A big decision by Budweiser's parent company may result in the closure of some breweries.
This article is more than 2 years old
Rampant inflation, supply chain stalwarts, and continuing overseas turmoil have created a ripple effect across the US economy. Some businesses are clamoring to stay afloat and others are desperately trying to secure products for their patrons to purchase. Still, others are fielding the pros and cons of whether or not to pass inflation-related costs down to their end consumer. Every situation for every business is different. However, in sweeping moves of solidarity as a result of Russia’s exploits against Ukraine, companies across all sectors of the US economy have decided to cut ties with Ukraine’s besieger. Budweiser’s parent company Anheuser-Busch is taking it one step further. They have not only ceased operations in Russia but have decided to completely dissolve a joint venture it had previously embarked on in the country. Their decision will result in the closure of 11 breweries currently operating in Russia.
The dissolution of the Budweiser joint venture, called AB InBev Efes, followed the company’s indefinite suspension of sales of all Anheuser-Busch branded assets in March. Anheuser-Busch confirmed its decision in an official statement. “AB InBev today announced that it will sell its non-controlling interest in the AB InBev Efes joint venture and is in active discussions with its partner, Turkish brewer Anadolu Efes, to acquire this interest,” reported CNN.
While Budweiser’s parent company’s decision to terminate the joint venture it had in Russia is an admirable representation of their solidarity, it does not come without consequences for the beverage giant. Anheuser-Busch had a hefty controlling stake in AB InBev Efes. The sale of that stake will cost Budweiser’s parent company an impairment charge of approximately $1.1 billion. Other key players, namely Heineken and Miller, in the joint venture have already taken steps to sell their controlling stakes as well. Despite the fees that Anheuser-Busch will have to lay out as a result of their decision to back out of the joint venture, the company is maintaining that any profits resulting from the sale would be kept separate and would instead be funneling into the effort to support the people of Ukraine.

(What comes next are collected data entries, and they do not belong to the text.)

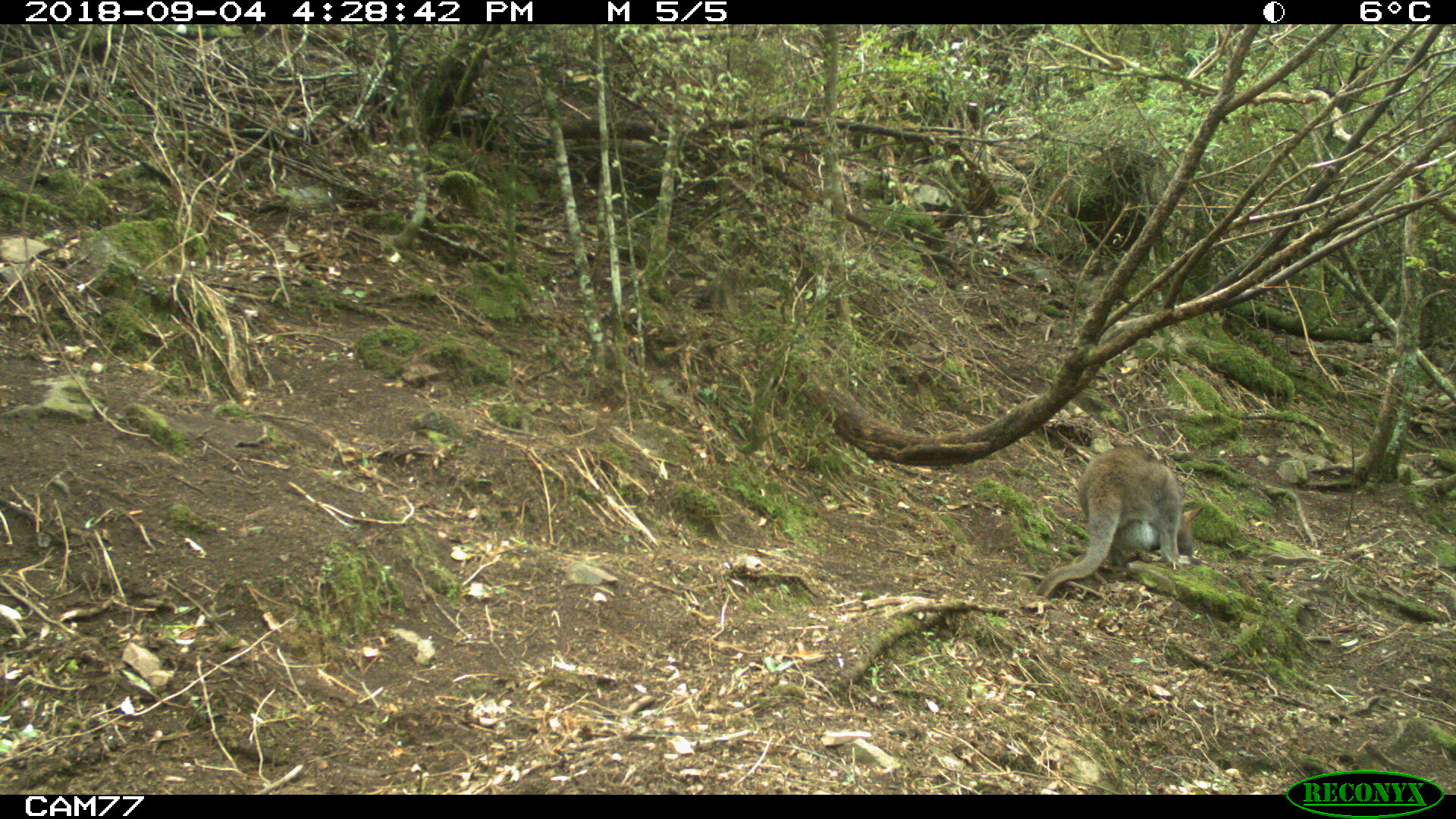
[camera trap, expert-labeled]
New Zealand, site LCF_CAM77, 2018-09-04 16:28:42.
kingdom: Animalia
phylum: Chordata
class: Mammalia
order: Diprotodontia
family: Macropodidae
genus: Notamacropus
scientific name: Notamacropus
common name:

Meanwhile, while Budweiser’s parent company’s actions are certainly commendable, smaller craft breweries back in the US are struggling harder than ever to keep their businesses alive. Ominous data from the Brewers Association signals that sustaining economic difficulties are negatively impacting the craft brewer industry as a whole. In just the first three months of 2022, 53 small breweries have already been forced to shutter their doors. Spurring many of the closures are the difficulties imposed upon these establishments as a result of widespread inflation. This has only been further exacerbated by the fact that the industry has already been stifled due to pandemic-related years-long lockdowns. Still, despite the dismal outlook, morale in the industry remains high, with many breweries confident that business from their loyal community patrons will help to carry them through.
Between Budweiser, amongst many others, pulling out of Russia and the difficulties that smaller breweries are facing, the beer industry is at a nexus. A nexus that in the coming years will serve to carve out new landscapes for malt beverage makers nationwide. Breweries near and far may be closing, but such is the ebb and flow of business as a whole.